A Bangladeshi politician spoke yesterday of his horror to learn his son was among the suspects who murdered foreigners at a Dhaka cafe, and said many young men from wealthy, educated families were going missing.
Imtiaz Khan Babul said his 22-year-old son Rohan Imtiaz, who was killed when commandos stormed the cafe on Saturday, had been a top-scoring student whose behaviour gave no hint he was radicalised before he disappeared last December.
“I was stunned and speechless to learn that my son had done such a heinous thing,” a tearful Babul said.
“I don’t know what changed him. There was nothing that would suggest that he was getting radicalised. He hardly read any religious books.”
Babul, an official with the ruling Awami League party, said he believed his son may have been “brainwashed” online.
He had not seen Rohan since travelling to India in December with his maths teacher wife, leaving their three children in Dhaka.
In the months following Rohan’s disappearance, Babul lobbied senior party officials to help find his only son and even scoured the city’s morgues. As he searched, he met other families who had suffered the same fate.
“I met so many parents whose boys had gone missing,” he said. “Even yesterday, one of them was saying that I was lucky that I got the body of my boy. Some of them are not so lucky.”
Security forces shot dead six men when they stormed the cafe, bringing the all-night siege to an end, while one suspected attacker was taken alive.
Police initially identified all six as suspected attackers, but yesterday they said they were looking into whether one was a kitchen worker who was held hostage.
Relatives of Saiful Islam Chowkider raised the alarm after recognising the 39-year-old among the pictures of the suspects police released after the siege.
“We protested. We said he was never a militant. He was hardworking man and one of the best pizza and pasta makers in Bangladesh,” Chowkider’s cousin Solaiman said.
“We went to the military, but they would not hand over the body, they said he was a suspect.”
Witnesses say the perpetrators of the attack, claimed by the Islamic State group, spared the lives of Muslims.
Bangladesh’s foreign minister met diplomats yesterday.
“We’ve raised our worries during the meeting. We discussed how to deal with the situation and ensure security for the diplomatic community and the foreign community here,” one foreign diplomat said, speaking on condition of anonymity.
The government says homegrown extremists are responsible for the deaths of some 80 secular activists, foreigners and religious minorities murdered over the last three years.
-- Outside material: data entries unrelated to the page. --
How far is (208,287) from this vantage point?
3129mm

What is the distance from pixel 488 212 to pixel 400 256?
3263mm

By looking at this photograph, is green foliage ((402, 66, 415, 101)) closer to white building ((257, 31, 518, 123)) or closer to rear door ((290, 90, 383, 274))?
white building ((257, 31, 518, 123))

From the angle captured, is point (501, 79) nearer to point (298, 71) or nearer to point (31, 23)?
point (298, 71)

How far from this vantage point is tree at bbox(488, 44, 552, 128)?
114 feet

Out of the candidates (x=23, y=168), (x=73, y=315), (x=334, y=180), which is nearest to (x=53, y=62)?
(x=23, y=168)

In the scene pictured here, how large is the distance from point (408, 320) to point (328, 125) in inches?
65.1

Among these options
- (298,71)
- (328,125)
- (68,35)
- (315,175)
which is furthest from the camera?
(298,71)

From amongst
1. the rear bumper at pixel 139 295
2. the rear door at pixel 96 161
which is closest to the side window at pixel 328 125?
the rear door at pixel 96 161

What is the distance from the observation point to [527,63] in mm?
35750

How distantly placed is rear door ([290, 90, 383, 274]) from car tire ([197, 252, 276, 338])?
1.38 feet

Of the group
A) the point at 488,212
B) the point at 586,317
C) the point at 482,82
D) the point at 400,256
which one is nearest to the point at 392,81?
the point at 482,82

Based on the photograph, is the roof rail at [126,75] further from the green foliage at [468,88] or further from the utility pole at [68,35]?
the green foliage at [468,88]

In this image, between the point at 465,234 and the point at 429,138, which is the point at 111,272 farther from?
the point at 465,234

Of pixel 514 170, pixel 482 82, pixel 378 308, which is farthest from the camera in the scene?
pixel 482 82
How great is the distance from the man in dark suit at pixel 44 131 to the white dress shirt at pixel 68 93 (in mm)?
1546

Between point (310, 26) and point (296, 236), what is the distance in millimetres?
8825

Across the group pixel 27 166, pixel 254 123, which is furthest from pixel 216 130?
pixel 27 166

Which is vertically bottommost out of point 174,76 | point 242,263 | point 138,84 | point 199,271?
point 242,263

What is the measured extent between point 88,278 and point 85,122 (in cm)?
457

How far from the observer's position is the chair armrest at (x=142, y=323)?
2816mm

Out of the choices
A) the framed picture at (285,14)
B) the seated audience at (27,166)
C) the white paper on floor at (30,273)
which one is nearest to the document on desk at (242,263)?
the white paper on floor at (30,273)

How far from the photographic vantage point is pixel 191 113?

It has repeatedly denied international jihadist networks have a presence in the country, even though IS and a South Asian branch of Al Qaeda have claimed a number of attacks.
Bangladesh’s home minister has said the men behind Friday’s attack at an upmarket cafe were highly educated and from wealthy families.
Among them was Meer Saameh Mubasheer, an 18-year-old student at an elite school whose father said he was “a victim of his simplicity”.
“He couldn’t keep his attention on one thing for too long. But he was always into religious study,” said Meer Hayet Kabir.
“He was slow in his mental growth and didn’t have many friends.”